Ruidosas

Weliton Carvalho

Este conjunto de miniaturas sonoras, marcado pelo amadorismo na lida com o programa de áudio utilizado em sua produção, revela uma inquietação casual cotidiana banal que se passa em algumas horas. Horas de vivificação dum estado de angústia potencial (brecha no tempo para uma descoberta-diversão-invenção-imersão) que desencadeia e atravessa as peças apresentadas em atmosfera experimental. Pequenos excertos de textos e sons aquosos encontrados na memória. A criação poética impulsiona a pesquisa sonora que, por sua vez, mobiliza ruídos e defeitos do próprio material gravado, gerando: nuances rítmicas operacionalizadas pelo recorte e repetição do acaso sonoro, deslocamentos temporais e espaciais pela justaposição de efeitos de áudio aplicados intuitivamente, reciclagem de fragmentos ruidosos devidos à péssima qualidade de captação do áudio, distorção do tempo percebido e da própria vocalidade através da ativação de uma memória não linear nem narrativa, talvez nem mesmo semântica.

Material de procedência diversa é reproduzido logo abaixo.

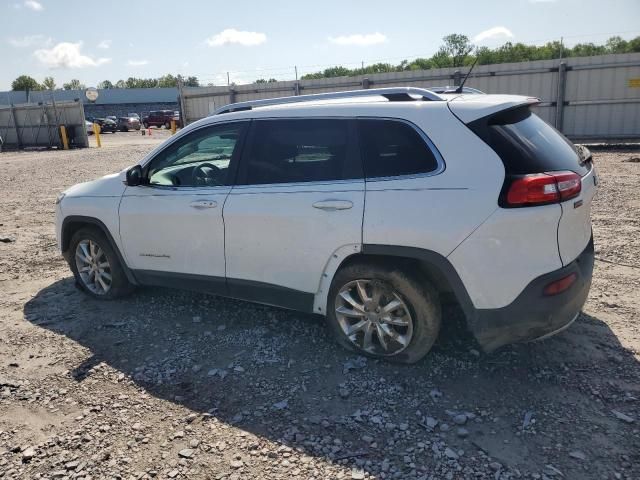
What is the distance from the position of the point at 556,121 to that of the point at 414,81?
4.43 meters

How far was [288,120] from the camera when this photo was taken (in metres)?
3.82

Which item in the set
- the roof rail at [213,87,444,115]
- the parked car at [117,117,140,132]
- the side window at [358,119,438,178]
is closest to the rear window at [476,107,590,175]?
Answer: the side window at [358,119,438,178]

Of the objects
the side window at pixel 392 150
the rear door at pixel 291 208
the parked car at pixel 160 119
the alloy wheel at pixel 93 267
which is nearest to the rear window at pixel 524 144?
the side window at pixel 392 150

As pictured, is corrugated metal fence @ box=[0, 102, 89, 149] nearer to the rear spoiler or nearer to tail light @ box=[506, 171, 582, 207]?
the rear spoiler

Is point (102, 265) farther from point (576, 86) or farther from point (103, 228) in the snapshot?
point (576, 86)

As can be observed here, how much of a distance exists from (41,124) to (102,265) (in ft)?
82.2

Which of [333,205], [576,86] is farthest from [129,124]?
[333,205]

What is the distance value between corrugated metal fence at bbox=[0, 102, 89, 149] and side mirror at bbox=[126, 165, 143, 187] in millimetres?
23068

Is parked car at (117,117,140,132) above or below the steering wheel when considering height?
above

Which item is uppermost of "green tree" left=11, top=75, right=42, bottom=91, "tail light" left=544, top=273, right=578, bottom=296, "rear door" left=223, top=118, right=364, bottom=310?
"green tree" left=11, top=75, right=42, bottom=91

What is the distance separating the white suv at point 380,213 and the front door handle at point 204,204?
0.05 ft

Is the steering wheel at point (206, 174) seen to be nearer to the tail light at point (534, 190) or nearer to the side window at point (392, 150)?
the side window at point (392, 150)

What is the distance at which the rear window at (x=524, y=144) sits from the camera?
301 centimetres

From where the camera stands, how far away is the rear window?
3.01 metres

Aqui o ato de fala enquanto devaneio musical pretende dar abertura à imaginação do ouvinte.

Erro, multiplicidade de acasos, recorte, reminiscências, rumores, inconveniências constroem uma paisagem às vezes desagradável – materialidade de uma inquietação gélida e salobra – outras vezes sugestiva e carregada de afetos calorosos – propulsora do movimento de criação da própria escuta que funciona como uma espécie de mosaico sonoro.

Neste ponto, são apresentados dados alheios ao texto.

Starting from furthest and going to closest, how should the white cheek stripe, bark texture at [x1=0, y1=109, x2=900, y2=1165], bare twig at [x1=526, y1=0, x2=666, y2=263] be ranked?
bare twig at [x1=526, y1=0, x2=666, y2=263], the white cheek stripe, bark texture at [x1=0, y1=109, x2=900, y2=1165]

00antes: prelúdio de movimentos ruidosos, esta faixa é a única que apresenta acordes, mas sem qualquer implicação harmônica. minha voz recita um poema que é revertido e passa a não ter significado algum. do texto nasce o direcionamento poético e formal da música, que desemboca num oceano ruidoso final, crescendo até a próxima faixa… 

“Ponte pra mim é

partida

Digo adeus àquilo que 

não tenho

Me despeço do mar que

não chorei

Sou mar

Oceanarei”


01mar mínimo: algo e qualquer coisa se arrasta e vem provocando ranhuras na escuta, friccionando a imaginação, sugerindo sons aquosos (mar descarga chuveiro tempestade etc), na parte central é possível perceber nuances rítmicas curtas.


02cuidado: aqui citando uma fala da obra O capataz de salema de Joaquim Cardozo “Cuidado! Que o mar derrama… / cuidado! Que o mar rasteja.”, a peça se constrói de forma exclamativa e é desenvolvida apenas com recortes da frase dita, respiração e ruídos da gravação. 

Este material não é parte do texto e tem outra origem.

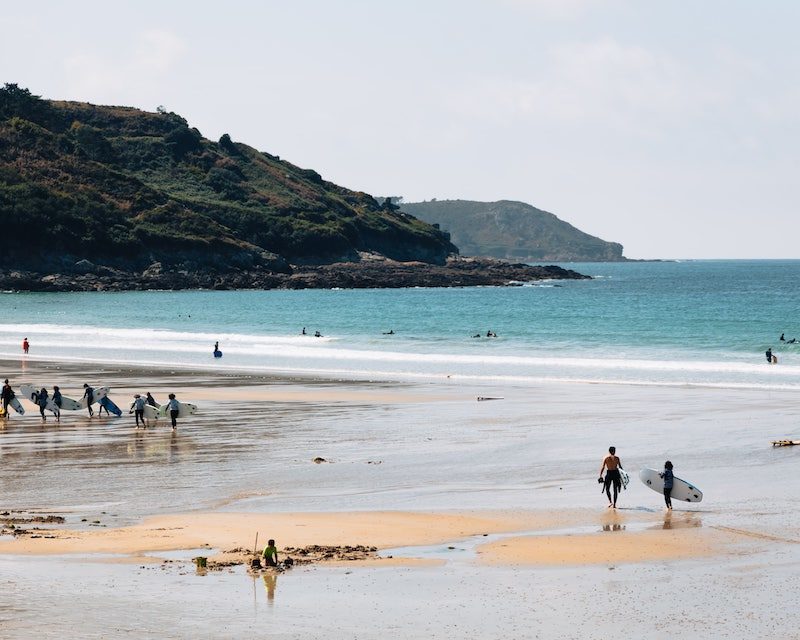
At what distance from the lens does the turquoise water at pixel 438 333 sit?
5709cm

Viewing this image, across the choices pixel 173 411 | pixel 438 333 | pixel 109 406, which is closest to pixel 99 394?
pixel 109 406

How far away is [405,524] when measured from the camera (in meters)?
21.6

03mínimoínimo: diferença na repetição, transfiguração de fragmentos, bricolagem – a gravação da melodia ao piano produz ruídos inesperados que servem como material produtivo, citados com efeitos diversos, deslocados em tempo e espaço.


04abismo: “…e fiz dos meus abismos os locais mais adequados para vôos leves” a voz performa esse fragmento poético e deixa os corpos sonoros caírem em lugares inadequados querendo chegar ao hiperespaço. repetição cambiante de uma memória sem lugar, de uma escuta que se multiplica. aqui se revela o abismo experimentado nesta tentativa de materializar alguns rumores de minha memória inebriada em maresia, pondo também em reflexão a experiência de eu-mesmo-enquanto-ser-humano a explorar uma ferramenta tecnológica de produção musical.